LISTA DE TAREFAS.
[1] No texto sobre padrinhos de batismo, reescreva em forma de lista o parágrafo que começa com "Podem ser padrinhos de Batismo", mantendo as informações principais.
[2] Transcreva do texto sobre padrinhos de batismo o trecho entre "17. As secretarias" e "comprovante de residência.", incluindo esses dois trechos.

TEXTO DO DOCUMENTO.
━━━━━━━━━━━━━━━━

Padrinhos no Batismo

AOS SENHORES PÁROCOS, VIGÁRIOS PAROQUIAIS E SECRETÁRIOS(AS) PAROQUIAIS

 

Conforme a vigente Legislação Diocesana do 1º SÍNODO da Diocese de Novo Hamburgo de 1990, em seu Diretório Litúrgico para os Sacramentos, referente ao Sacramento do Batismo, queremos recordar:

11. Para evitar o modismo social, não se admita mais de um casal para padrinhos de batismo.

12. Podem ser padrinhos de Batismo somente católicos que tenham completado 16 anos, já confirmados, e que levam uma vida de acordo com a fé e o encargo que vão assumir. Membros de Igreja ou comunidade não católica não podem ser padrinhos, mas, junto com um padrinho católico, podem ser admitidos como testemunhas do batismo.

13. Admitimos como válido o Batismo administrado pelas Igrejas: Orientais separadas (Ortodoxos), Vétero-católicos, Episcopal do Brasil (ou Anglicanos), Evangélica da Confissão Luterana no Brasil (IECLB) e Evangélica Luterana do Brasil (IELB). Sobre a validade de outras Comunidades cristãs confira-se a nota ao cânon 869.

17. As secretarias paroquiais sejam orientadas claramente a respeito des­tas normas e exijam a apresentação da certidão de nascimento da criança e al­gum comprovante de residência.

━━━━━━━━━━━━━━━━

MATERIAL FORNECIDO.

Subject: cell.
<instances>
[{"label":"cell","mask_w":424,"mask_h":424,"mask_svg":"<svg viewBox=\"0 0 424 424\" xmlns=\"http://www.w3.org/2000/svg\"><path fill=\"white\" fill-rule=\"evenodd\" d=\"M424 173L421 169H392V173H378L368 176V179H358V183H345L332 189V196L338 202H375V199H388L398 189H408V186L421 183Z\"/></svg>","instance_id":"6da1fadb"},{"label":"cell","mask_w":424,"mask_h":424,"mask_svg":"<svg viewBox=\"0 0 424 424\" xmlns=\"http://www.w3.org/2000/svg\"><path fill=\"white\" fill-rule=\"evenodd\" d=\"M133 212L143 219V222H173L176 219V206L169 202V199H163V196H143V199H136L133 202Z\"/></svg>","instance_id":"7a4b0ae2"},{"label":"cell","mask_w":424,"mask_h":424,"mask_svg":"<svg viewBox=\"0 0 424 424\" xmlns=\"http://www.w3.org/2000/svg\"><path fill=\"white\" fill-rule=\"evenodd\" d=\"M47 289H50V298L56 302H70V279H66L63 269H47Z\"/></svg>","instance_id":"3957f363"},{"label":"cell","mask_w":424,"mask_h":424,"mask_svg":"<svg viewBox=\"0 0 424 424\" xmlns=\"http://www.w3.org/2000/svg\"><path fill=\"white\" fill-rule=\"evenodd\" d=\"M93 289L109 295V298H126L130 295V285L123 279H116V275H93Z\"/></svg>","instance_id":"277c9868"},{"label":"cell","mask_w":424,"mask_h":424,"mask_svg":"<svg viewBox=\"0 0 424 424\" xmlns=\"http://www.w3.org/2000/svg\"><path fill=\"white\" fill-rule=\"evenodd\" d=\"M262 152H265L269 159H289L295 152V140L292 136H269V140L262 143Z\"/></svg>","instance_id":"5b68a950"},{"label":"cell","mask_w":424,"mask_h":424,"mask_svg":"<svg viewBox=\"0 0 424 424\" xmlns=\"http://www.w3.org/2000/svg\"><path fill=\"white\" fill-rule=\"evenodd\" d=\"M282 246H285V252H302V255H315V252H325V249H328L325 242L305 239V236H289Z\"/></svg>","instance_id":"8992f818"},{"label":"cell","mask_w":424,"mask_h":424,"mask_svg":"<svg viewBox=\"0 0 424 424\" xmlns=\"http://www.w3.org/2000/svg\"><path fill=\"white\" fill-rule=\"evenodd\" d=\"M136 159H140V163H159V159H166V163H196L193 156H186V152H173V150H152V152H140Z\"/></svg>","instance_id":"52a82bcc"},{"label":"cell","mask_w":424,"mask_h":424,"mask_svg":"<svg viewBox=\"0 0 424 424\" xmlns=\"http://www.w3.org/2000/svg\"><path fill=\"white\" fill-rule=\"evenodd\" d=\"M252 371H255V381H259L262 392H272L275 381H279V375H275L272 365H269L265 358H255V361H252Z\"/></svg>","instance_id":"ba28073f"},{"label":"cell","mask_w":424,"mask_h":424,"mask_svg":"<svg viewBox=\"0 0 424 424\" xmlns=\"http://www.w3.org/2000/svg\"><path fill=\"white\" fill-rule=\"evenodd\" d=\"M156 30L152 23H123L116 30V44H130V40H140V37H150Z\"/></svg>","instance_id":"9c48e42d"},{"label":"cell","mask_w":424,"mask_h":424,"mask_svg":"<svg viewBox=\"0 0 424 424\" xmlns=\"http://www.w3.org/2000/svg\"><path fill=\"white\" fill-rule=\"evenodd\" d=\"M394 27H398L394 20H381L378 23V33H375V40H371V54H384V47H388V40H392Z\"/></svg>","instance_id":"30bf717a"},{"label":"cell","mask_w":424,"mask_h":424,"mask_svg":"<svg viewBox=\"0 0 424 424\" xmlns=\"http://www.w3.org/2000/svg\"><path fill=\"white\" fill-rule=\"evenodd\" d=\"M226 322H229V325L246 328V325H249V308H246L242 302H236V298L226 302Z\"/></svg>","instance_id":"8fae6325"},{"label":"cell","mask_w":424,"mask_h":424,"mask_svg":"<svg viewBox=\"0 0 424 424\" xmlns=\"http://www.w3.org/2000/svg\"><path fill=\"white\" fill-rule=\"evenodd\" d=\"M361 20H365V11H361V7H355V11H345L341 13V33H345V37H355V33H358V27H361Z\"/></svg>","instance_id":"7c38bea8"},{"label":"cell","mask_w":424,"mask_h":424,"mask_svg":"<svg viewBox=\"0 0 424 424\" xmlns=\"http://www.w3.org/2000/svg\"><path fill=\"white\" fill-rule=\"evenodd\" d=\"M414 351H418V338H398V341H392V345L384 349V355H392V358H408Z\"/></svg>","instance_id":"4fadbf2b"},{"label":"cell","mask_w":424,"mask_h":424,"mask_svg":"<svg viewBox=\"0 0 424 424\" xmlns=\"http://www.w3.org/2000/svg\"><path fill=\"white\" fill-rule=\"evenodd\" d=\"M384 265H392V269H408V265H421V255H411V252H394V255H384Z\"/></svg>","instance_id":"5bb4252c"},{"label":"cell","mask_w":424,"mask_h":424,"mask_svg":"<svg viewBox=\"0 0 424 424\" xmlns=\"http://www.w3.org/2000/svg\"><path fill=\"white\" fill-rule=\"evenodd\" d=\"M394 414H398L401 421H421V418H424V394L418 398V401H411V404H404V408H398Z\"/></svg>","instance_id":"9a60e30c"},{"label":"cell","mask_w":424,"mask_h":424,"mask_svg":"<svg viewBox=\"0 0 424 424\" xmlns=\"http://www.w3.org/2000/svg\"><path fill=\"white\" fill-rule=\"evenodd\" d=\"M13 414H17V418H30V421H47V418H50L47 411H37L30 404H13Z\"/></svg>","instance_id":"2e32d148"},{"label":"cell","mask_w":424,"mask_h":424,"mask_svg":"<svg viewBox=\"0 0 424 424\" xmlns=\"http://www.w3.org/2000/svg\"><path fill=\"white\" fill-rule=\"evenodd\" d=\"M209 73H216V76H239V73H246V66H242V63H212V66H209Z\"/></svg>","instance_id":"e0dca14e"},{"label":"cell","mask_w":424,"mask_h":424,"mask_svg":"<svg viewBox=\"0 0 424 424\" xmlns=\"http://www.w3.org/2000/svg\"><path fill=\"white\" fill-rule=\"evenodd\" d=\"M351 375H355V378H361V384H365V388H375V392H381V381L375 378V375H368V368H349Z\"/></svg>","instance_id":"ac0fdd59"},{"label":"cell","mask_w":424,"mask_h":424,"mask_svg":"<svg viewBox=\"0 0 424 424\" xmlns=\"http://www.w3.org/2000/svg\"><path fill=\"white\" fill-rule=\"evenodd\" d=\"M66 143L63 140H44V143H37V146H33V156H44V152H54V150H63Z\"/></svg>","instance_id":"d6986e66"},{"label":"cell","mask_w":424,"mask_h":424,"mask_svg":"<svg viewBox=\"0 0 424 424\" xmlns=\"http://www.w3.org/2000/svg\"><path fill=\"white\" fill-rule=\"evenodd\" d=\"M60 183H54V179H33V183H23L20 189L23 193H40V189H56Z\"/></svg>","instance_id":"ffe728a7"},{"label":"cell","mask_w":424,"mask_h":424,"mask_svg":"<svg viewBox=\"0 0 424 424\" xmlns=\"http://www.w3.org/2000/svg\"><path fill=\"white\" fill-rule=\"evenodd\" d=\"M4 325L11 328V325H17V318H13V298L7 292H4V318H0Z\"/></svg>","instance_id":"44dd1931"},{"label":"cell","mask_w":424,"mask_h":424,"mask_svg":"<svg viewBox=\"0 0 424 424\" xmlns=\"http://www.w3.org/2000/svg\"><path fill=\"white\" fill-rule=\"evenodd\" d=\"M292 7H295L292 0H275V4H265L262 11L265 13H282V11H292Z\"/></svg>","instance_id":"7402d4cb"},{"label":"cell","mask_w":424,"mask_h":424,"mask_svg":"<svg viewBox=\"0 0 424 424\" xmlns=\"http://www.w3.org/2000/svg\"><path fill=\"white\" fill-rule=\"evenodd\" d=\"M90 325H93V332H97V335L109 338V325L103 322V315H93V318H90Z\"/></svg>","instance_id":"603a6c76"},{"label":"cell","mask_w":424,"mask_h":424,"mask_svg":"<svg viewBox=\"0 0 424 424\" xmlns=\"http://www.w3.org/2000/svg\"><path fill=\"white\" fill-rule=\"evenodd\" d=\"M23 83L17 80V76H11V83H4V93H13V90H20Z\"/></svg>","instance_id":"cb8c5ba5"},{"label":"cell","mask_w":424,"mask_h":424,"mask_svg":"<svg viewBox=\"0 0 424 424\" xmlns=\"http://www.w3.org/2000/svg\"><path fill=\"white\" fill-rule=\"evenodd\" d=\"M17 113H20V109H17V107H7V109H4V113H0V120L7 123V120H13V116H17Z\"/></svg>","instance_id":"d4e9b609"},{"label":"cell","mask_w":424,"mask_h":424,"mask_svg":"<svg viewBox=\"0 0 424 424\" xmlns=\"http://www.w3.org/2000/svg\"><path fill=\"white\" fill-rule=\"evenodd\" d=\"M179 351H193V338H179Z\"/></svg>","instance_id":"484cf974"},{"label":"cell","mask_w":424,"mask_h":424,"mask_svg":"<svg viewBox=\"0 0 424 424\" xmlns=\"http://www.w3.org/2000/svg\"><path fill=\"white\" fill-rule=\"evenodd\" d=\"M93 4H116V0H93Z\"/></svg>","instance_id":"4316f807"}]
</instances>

━━━━━━━━━━━━━━━━

RESPOSTAS ESPERADAS.
[1]
- Só podem ser padrinhos de batismo católicos que já tenham 16 anos, que já sejam confirmados e que vivam de acordo com a fé e o encargo que vão assumir.
- Membros de igreja ou comunidade não católica não podem ser padrinhos.
- Eles podem ser aceitos como testemunhas do batismo, desde que haja também um padrinho católico.

[2]
17. As secretarias paroquiais sejam orientadas claramente a respeito des­tas normas e exijam a apresentação da certidão de nascimento da criança e al­gum comprovante de residência.